Here we investigate the occurrence of diverse combinations of dinucleotides at predicted splice sites. Analyzing 121 plant genome sequences based on their annotation revealed strong splice site conservation across species, annotation errors, and true biological divergence from canonical splice sites. The frequency of non-canonical splice sites clearly correlates with their divergence from canonical ones indicating either an accumulation of probably neutral mutations, or evolution towards canonical splice sites. Strong conservation across multiple species and non-random accumulation of substitutions in splice sites indicate a functional relevance of non-canonical splice sites. The average composition of splice sites across all investigated species is 98.7% for GT-AG, 1.2% for GC-AG, 0.06% for AT-AC, and 0.09% for minor non-canonical splice sites. RNA-Seq data sets of 35 species were incorporated to validate non-canonical splice site predictions through gaps in sequencing reads alignments and to demonstrate the expression of affected genes.

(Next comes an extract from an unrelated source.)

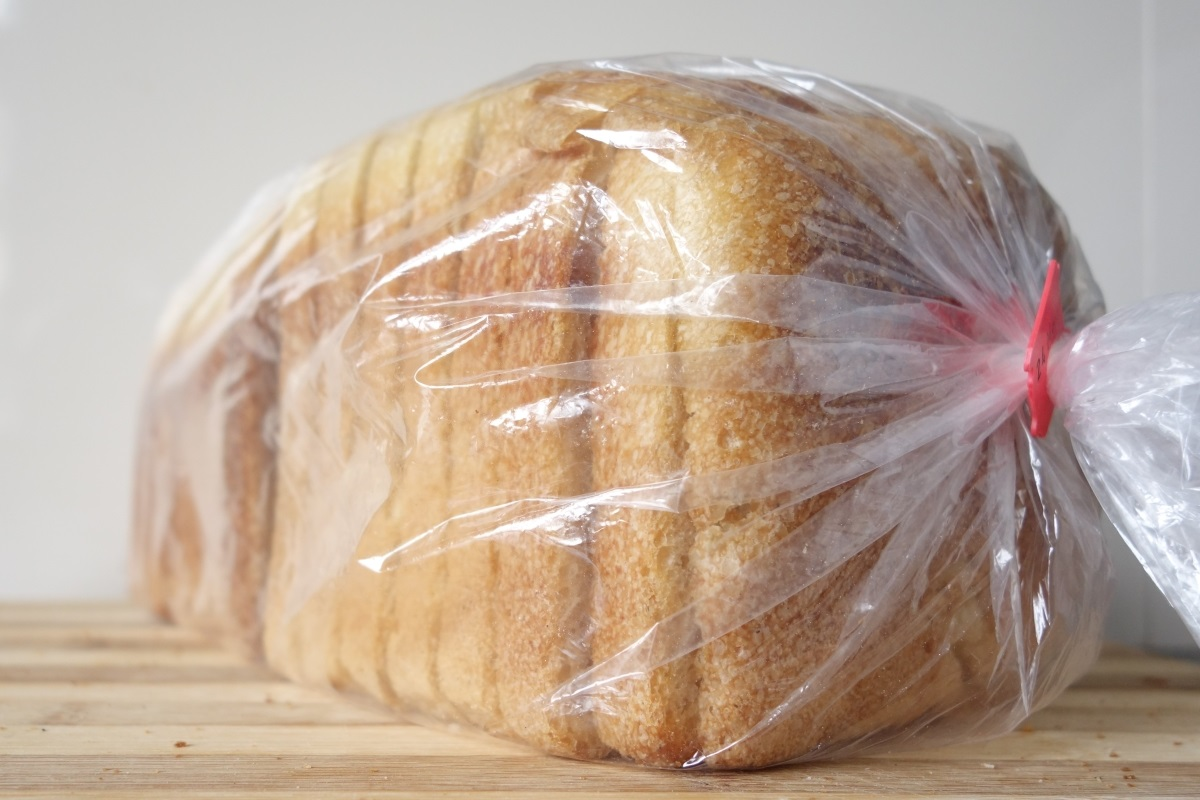 The shelf label says 'sourdough' but is it and what's in it? Photo: Chris Young / realbreadcampaign.org CC-BY-SA 4.0
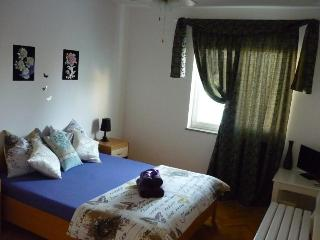 Room for 2 in Novalja center,AirCon+free WiFi S.1.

We conclude that bona fide non-canonical splice sites are present and appear to be functionally relevant in most plant genomes, although at low abundance.
KeywordsGene structure Splicing Annotation Comparative genomics Transcriptomics Gene expression Natural diversity Evolution
Introns separate eukaryotic genes into exons [1, 2]. After their likely origin as selfish elements , introns subsequently evolved into beneficial components in eukaryotic genomes [4, 5, 6]. Historical debates concerning the evolutionary history of introns led to the “introns-first-hypothesis” which proposes that introns were already present in the last common ancestor of all eukaryotes [3, 7]. Although this putative ancestral genome is inferred to be intron-rich, several plant genomes accumulated more introns during their evolution generating the highly fragmented gene structures with average intron numbers between six and seven . Introner elements (IEs) , which behave similar to transposable elements, are one possible mechanism for the amplification of introns . Early introns probably originated from self-splicing class II introns [3, 11] and evolved into passive elements, that require removal by eukaryote-specific molecular machineries . No class II introns were identified in the nuclear genomes of sequenced extant eukaryotes  except for mitochondrial DNA (mtDNA) insertions [12, 13].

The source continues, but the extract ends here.